_Stated problem_:
Print the stretch of items from the line containing "Among the set" through the end of the items, copying each line word for word.

Scene-based spatial questions
__________
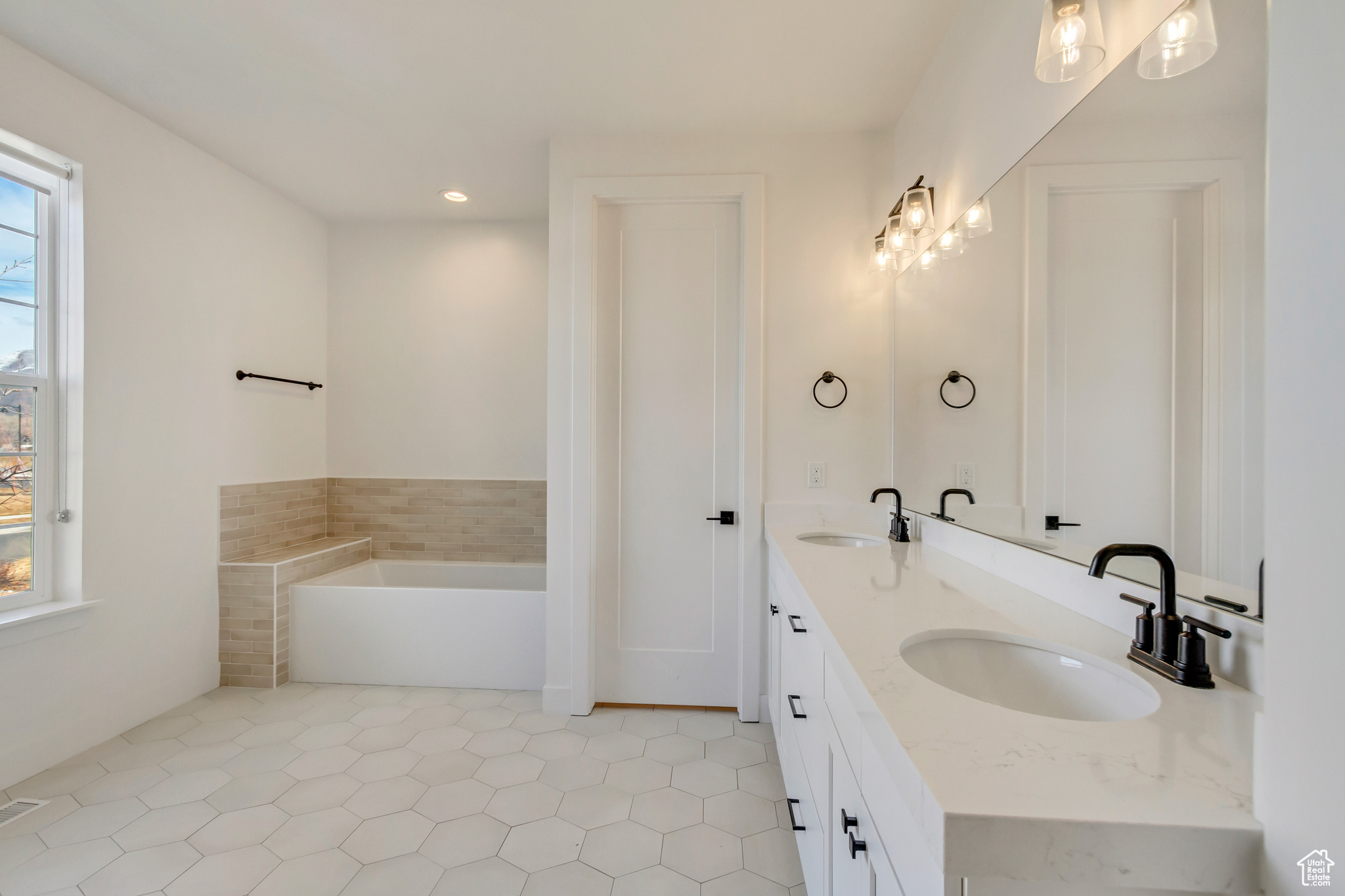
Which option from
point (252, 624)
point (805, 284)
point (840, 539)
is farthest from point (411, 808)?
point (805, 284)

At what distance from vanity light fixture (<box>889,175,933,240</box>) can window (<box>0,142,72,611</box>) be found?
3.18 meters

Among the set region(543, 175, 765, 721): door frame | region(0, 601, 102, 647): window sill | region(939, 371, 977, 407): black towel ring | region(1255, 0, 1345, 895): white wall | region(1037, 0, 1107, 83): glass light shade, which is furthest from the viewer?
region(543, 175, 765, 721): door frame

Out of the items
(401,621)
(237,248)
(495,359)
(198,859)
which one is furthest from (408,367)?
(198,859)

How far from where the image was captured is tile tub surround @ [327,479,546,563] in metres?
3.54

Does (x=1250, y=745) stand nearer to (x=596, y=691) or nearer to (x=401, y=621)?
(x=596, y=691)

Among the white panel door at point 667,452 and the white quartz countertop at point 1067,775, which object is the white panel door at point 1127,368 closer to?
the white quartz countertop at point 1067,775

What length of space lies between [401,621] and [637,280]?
__________
_Complete response_:
Among the set region(543, 175, 765, 721): door frame | region(0, 601, 102, 647): window sill | region(939, 371, 977, 407): black towel ring | region(1255, 0, 1345, 895): white wall | region(1037, 0, 1107, 83): glass light shade, which is furthest from the viewer?
region(543, 175, 765, 721): door frame

Out of the items
(401,621)
(237,248)
(495,359)
(198,859)
which one is furthest from (408,367)?
(198,859)

How far from where the image was captured is tile tub surround @ [327,479,546,563] in metres?
3.54

Does (x=1250, y=745) stand nearer to (x=596, y=691) or nearer to (x=401, y=621)?
(x=596, y=691)

Among the white panel door at point 667,452 and the white quartz countertop at point 1067,775, which object is the white panel door at point 1127,368 closer to?
the white quartz countertop at point 1067,775

What length of space lies between [401,621] and [637,280]?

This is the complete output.